Deb Klowden Mann: Welcome to Jill Daves’ Chasing the Sun.
Jill, I know one of the first things that people say when they come in is, ‘how do these two things—the paintings and the installation—relate, and where does the fascination with the sun come from?’
Jill Daves: They relate in the sense that both the paintings and the installation are really about the sun, and about marking time. The sun creates the wood, and it creates the wood grain as the tree grows every year. And in a sense, it’s a marking of time. In the wood grain it’s a marking of years, since each new line represents a year of life for the tree, and then whatever happens that we’re unaware of in that year is represented by the space between the grain. And in the site-specific piece, it’s so transient that those shadows will never happen again, and even while I’m making them they are changing. So they are both kind of about this romantic loss, of trying to capture the unattainable.

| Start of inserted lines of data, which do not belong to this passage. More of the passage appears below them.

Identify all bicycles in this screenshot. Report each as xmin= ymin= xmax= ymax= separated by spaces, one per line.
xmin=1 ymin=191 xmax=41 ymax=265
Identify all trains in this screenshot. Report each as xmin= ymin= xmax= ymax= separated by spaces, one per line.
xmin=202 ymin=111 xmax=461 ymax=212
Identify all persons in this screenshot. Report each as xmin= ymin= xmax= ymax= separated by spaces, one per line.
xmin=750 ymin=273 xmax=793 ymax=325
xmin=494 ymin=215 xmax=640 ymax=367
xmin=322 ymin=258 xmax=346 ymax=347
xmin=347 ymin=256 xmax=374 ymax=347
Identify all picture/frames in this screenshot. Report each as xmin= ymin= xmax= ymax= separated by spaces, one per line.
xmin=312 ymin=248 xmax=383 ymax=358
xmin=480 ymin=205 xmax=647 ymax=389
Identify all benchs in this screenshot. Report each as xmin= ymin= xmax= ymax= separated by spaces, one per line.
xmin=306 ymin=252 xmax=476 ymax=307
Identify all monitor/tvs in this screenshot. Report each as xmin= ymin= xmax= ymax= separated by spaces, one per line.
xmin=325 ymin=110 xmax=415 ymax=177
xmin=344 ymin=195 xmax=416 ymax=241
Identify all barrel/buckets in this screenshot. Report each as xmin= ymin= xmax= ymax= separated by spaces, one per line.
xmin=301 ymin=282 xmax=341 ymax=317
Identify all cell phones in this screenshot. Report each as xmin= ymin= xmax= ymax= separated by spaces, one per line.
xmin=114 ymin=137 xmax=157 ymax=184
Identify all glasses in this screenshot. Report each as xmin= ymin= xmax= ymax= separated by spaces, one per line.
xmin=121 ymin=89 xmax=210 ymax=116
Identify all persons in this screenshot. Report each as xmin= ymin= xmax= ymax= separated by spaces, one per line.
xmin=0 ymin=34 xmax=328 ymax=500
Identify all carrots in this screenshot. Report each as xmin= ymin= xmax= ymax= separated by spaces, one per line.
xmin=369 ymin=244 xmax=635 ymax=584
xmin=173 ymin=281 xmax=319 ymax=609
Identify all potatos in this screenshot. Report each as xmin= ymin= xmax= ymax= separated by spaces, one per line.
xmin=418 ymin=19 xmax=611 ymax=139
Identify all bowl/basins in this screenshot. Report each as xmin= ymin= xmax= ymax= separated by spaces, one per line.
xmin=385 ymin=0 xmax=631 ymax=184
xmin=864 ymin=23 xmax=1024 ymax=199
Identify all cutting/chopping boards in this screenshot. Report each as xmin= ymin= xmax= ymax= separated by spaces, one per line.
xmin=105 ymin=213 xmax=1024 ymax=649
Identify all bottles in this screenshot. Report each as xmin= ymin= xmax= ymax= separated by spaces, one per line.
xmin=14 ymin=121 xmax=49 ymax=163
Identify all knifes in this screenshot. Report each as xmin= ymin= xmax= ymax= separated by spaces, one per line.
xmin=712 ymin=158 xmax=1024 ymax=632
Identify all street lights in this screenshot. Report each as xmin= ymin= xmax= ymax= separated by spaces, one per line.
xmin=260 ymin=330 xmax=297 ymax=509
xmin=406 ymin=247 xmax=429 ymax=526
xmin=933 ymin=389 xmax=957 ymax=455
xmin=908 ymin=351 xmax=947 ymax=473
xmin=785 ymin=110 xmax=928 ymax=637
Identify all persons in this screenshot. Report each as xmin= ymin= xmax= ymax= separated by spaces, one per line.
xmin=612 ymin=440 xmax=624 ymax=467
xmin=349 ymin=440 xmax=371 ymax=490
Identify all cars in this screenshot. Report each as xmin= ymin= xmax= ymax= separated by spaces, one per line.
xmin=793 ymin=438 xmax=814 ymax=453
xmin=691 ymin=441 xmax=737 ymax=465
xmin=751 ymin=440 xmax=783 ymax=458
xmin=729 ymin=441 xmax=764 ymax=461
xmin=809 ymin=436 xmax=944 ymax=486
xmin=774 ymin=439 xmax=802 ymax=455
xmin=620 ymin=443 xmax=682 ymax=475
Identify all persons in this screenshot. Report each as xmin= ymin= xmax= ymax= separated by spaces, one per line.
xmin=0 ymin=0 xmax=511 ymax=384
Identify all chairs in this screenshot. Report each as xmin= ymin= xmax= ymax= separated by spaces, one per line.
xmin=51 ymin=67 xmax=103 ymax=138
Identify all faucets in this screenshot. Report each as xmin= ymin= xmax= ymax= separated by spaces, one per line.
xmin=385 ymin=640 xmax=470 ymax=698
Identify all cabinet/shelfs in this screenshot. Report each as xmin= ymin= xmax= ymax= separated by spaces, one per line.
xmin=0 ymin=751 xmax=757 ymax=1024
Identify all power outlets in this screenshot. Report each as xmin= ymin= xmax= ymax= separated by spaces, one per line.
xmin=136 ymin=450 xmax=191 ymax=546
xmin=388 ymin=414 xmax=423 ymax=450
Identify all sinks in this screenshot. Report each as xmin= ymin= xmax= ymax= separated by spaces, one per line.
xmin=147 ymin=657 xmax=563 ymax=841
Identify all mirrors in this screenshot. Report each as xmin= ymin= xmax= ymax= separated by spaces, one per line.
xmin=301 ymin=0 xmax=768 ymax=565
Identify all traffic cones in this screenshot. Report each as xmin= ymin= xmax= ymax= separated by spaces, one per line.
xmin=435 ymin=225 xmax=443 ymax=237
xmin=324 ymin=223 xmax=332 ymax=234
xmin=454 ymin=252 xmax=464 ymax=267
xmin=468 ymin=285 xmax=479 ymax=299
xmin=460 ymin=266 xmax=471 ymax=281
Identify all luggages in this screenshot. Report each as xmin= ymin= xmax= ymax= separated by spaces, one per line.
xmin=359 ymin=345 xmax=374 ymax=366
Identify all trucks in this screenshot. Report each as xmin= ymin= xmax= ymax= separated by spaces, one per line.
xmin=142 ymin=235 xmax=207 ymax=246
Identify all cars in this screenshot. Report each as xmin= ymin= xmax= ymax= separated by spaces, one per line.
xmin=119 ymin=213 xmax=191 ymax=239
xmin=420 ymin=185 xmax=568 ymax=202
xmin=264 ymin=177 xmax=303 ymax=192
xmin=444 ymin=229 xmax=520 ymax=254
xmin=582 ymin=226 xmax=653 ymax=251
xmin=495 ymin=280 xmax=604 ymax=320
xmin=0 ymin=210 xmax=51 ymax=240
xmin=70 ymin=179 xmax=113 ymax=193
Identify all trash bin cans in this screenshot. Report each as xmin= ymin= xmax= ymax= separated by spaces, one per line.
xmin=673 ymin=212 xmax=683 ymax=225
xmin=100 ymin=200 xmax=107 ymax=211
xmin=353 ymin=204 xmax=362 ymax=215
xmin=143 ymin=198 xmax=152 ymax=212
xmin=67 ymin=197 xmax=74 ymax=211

DKM: One of the other things I’ve been seeing is that people come in and immediately see these paintings as a very organic and intuitive, about this natural process of moving with nature, and relating to natural patterns. In talking to you, I know that this is definitely true, but you also talk about the work as having this obsessive and controlled quality to it. Could you talk about the process a bit, and then talk a bit about the conversation and tension between those two aspects?
JD: Well, with the paintings it’s about finding a structure and deciding how many times I’m going to repeat it. And it’s usually based loosely on how far apart the sections of manufactured wood grain are (since the wood I paint on is not what occurs in nature, but is pieced together by a manufacturing company to a desired width). Different kinds of wood have their grains farther apart, or more subtle grain patterns in between. And then I start following that grain…And if I decide to more than just the first pattern I chose it’s because I think it’s not working. [laughs] It’s sort of really intuitive, and so I don’t know really how to explain why…
DKM: I guess what I’m asking is how you choose which path or part of the grain to follow? It seems clear in some of the paintings that you followed the strongest elements of the grain, but in others not as structurally obvious, and I’m wondering how you chose?
JD: I think I intuitively choose the parts that speak most strongly to me. And what happens is when you do things where it repeats like that, the pattern overlaps itself and it just becomes thicker where the different sections join and they got smashed together.